Even if you buy into the notion that “taxing the rich” is a fair and appropriate way to raise more money for government programs, Thomas Sowell‘s latest column ought to convince you that the idea doesn’t work.

Sowell starts with a discussion of efforts to tax the rich 90 years ago, then applies the lessons to today’s political landscape.

If anything, “the rich” have far more options for putting their money beyond the reach of the tax collectors today than they had back in 1921. In addition to being able to put their money into tax-exempt securities, the rich today can easily send millions — or billions — of dollars to foreign countries, with the ease of electronic transfers in a globalized economy.
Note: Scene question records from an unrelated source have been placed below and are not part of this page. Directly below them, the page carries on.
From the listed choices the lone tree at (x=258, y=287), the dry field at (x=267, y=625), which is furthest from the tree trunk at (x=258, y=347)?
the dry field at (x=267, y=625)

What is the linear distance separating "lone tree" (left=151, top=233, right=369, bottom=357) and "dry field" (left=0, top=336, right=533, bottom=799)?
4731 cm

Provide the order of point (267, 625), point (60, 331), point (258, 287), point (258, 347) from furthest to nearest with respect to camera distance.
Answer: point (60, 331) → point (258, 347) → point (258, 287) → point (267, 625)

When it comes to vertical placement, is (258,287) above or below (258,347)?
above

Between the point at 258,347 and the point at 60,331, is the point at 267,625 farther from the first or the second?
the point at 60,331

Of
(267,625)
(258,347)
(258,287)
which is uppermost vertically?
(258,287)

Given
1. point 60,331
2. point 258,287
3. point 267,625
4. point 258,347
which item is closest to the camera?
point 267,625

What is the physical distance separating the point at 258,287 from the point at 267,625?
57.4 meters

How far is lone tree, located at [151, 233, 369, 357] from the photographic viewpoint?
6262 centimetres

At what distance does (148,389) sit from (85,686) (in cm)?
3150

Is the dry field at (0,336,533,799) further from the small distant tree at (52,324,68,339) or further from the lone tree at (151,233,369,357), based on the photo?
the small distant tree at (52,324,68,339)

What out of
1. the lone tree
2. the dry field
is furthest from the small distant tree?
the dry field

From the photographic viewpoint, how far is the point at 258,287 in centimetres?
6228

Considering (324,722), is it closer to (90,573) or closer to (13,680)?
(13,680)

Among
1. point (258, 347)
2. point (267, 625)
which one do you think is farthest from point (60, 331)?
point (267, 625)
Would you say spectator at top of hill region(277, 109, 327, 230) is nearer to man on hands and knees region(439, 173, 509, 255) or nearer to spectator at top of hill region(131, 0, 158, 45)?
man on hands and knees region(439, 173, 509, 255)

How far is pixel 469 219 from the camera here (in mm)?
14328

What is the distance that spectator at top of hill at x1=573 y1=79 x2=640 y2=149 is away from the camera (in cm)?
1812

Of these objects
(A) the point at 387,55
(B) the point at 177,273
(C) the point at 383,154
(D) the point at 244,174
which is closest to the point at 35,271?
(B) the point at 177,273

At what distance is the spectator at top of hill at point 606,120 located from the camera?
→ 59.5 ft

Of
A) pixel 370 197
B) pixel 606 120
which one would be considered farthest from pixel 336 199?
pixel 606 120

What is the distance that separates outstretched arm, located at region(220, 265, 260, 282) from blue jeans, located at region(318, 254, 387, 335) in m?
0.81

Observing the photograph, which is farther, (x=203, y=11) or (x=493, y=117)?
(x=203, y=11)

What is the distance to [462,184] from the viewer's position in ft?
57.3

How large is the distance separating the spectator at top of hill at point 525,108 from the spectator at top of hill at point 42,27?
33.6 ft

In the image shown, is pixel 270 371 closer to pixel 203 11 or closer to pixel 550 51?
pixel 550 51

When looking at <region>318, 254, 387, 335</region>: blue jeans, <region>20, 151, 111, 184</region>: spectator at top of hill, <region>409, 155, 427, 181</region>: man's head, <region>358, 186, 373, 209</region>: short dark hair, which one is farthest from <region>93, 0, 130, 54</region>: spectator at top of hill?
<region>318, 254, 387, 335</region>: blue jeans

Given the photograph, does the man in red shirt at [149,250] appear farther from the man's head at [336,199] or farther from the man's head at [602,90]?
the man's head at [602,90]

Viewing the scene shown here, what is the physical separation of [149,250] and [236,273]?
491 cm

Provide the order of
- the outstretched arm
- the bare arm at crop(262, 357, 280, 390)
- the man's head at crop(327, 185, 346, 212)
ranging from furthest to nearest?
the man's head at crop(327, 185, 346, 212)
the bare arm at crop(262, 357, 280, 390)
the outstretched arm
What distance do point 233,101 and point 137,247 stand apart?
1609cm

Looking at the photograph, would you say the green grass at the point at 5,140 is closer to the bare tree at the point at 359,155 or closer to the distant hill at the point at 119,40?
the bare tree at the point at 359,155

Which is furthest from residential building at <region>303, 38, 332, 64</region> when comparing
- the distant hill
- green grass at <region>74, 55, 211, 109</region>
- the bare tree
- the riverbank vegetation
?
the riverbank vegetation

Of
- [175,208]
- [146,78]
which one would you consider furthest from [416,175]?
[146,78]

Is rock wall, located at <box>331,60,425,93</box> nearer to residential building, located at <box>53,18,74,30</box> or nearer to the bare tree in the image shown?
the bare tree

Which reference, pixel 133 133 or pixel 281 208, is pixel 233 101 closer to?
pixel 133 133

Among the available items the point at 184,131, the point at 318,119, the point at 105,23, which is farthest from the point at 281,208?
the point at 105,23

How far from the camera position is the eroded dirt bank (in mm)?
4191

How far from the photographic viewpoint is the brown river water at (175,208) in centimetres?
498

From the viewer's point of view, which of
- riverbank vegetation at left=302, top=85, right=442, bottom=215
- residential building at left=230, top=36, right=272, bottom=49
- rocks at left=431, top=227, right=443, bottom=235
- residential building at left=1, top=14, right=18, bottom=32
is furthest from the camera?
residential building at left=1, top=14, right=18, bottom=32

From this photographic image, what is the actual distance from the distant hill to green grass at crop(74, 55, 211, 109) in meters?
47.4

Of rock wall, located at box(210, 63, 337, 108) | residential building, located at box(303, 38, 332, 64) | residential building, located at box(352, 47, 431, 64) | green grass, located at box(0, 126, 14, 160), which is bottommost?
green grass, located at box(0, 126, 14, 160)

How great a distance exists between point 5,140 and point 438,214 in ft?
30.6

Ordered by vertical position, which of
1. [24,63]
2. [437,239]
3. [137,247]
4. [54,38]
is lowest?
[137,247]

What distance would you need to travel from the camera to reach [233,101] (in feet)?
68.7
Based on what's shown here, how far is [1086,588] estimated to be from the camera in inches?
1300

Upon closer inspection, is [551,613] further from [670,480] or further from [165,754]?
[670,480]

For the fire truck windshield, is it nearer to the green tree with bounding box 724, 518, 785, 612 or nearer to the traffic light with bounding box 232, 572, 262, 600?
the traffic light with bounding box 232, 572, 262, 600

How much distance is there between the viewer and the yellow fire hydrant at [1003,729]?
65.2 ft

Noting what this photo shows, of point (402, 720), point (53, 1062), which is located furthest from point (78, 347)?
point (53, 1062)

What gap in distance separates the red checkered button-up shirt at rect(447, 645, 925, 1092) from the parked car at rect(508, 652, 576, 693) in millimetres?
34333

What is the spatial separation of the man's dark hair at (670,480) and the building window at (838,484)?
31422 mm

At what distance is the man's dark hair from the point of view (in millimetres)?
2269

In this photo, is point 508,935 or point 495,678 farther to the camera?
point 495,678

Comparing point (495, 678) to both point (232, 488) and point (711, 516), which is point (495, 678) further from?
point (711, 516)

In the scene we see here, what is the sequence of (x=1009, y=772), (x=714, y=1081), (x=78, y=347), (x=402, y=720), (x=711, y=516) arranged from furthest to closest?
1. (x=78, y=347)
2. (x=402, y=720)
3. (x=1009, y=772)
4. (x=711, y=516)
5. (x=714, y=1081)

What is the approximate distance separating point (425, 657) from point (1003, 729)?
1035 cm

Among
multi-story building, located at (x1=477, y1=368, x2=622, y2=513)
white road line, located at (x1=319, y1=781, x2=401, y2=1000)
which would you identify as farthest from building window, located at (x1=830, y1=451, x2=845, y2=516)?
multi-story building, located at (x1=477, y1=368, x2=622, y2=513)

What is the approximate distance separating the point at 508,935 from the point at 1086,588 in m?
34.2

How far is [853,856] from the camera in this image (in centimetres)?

In other words, the genuinely rich are likely to be the least harmed by high tax rates in the top brackets. People who are looking for jobs are likely to be the most harmed, because they cannot equally easily transfer themselves overseas to take the jobs that are being created there by American investments that are fleeing high tax rates at home.

Small businesses — hardware stores, gas stations, restaurants — are likewise unable to transfer themselves overseas. So they are far more likely to be unable to escape the higher tax rates that are supposedly being imposed on “millionaires and billionaires,” as President Obama calls them. Moreover, small businesses are what create most of the new jobs.

Why then are so many politicians, journalists, and others so gung-ho to raise tax rates on the rich?

Aside from sheer ignorance of history and economics, class-warfare politics pays off in votes for politicians who can depict their opponents as defenders of the rich and themselves as champions of the working people. It is a great political game that has paid off repeatedly in local, state, and federal elections.